SIMBAD references

We examine the recoverability and completeness limits of the dense core mass functions (CMFs) derived for a molecular cloud using extinction data and a core identification scheme based on two-dimensional thresholding. We study how the selection of core extraction parameters affects the accuracy and completeness limit of the derived CMF and the core masses, and also how accurately the CMF can be derived in varying core crowding conditions. We performed simulations where a population of artificial cores was embedded in the variable background extinction field of the Pipe nebula. We extracted the cores from the simulated extinction maps, constructed the CMFs, and compared them to the input CMFs. The simulations were repeated using a variety of extraction parameters and several core populations with differing input mass functions and differing degrees of crowding.
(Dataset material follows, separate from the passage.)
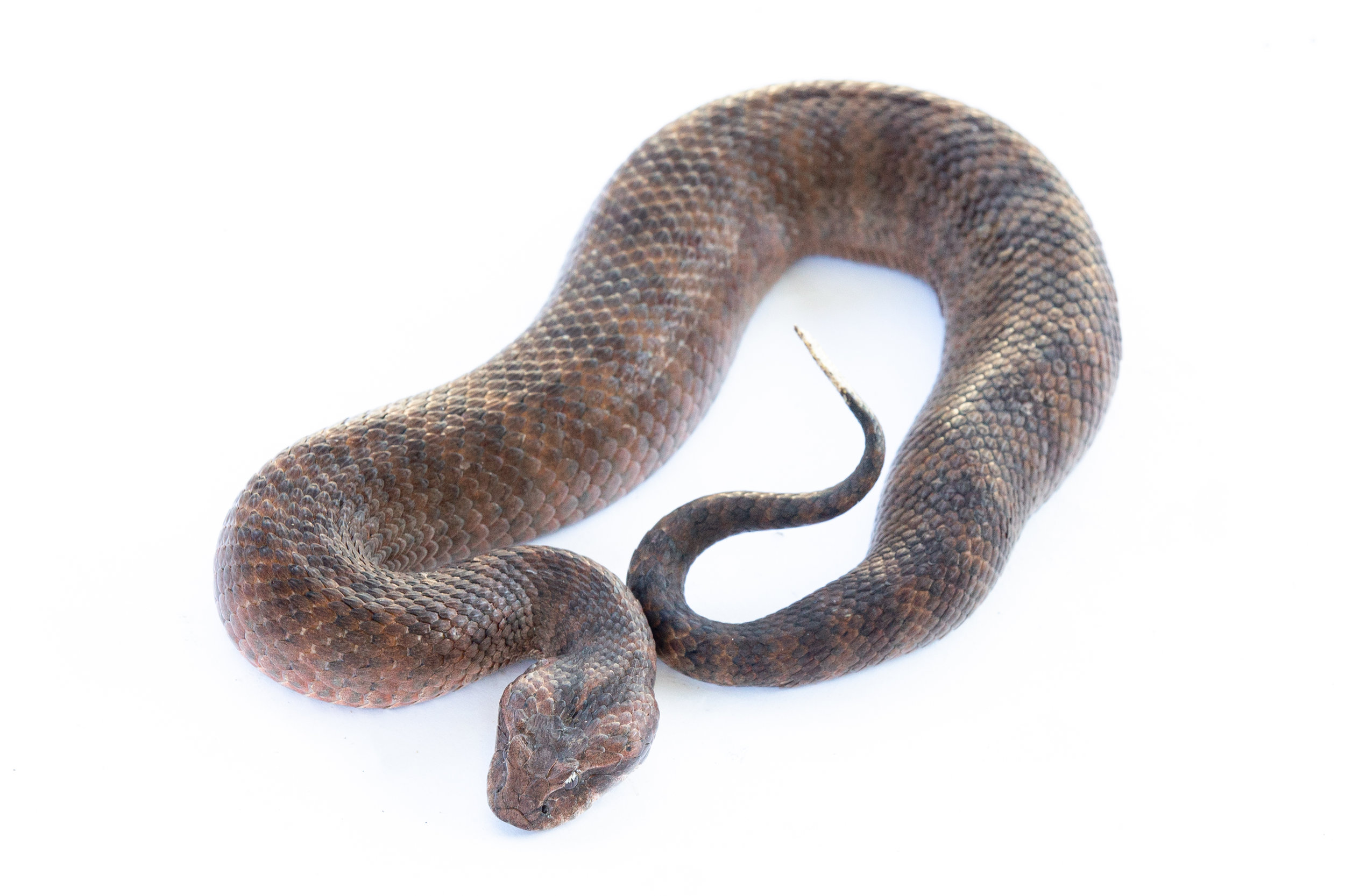 Death Adder High Res (2 of 4).jpg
The fidelity of the observed CMF depends on the parameters selected for the core extraction algorithm for our background. More importantly, it depends on how crowded the core population is. We find that the observed CMF recovers the true CMF reliably when the mean separation of cores is larger than the mean diameter of the cores (f>1). If this condition holds, the derived CMF for the Pipe nebula background is accurate and complete above M>0.8...1.5M_☉, depending on the parameters used for the core extraction. In the simulations, the best fidelity was achieved with the detection threshold of 1 or 2 times the rms-noise of the extinction data, and with the contour level spacings of 3 times the rms-noise. Choosing a higher threshold and wider level spacings increases the limiting mass. The simulations also show that, when f > 1.5, the masses of individual cores are recovered with a typical uncertainty of 25...30%. When f≃1, the uncertainty is ∼60%. In very crowded cases where f<1 the core identification algorithm is unable to recover the masses of the cores adequately, and the derived CMF is unlikely to represent the underlying CMF. For the cores of the Pipe nebula f≃2.0 thereby justifying the use of the method in that region.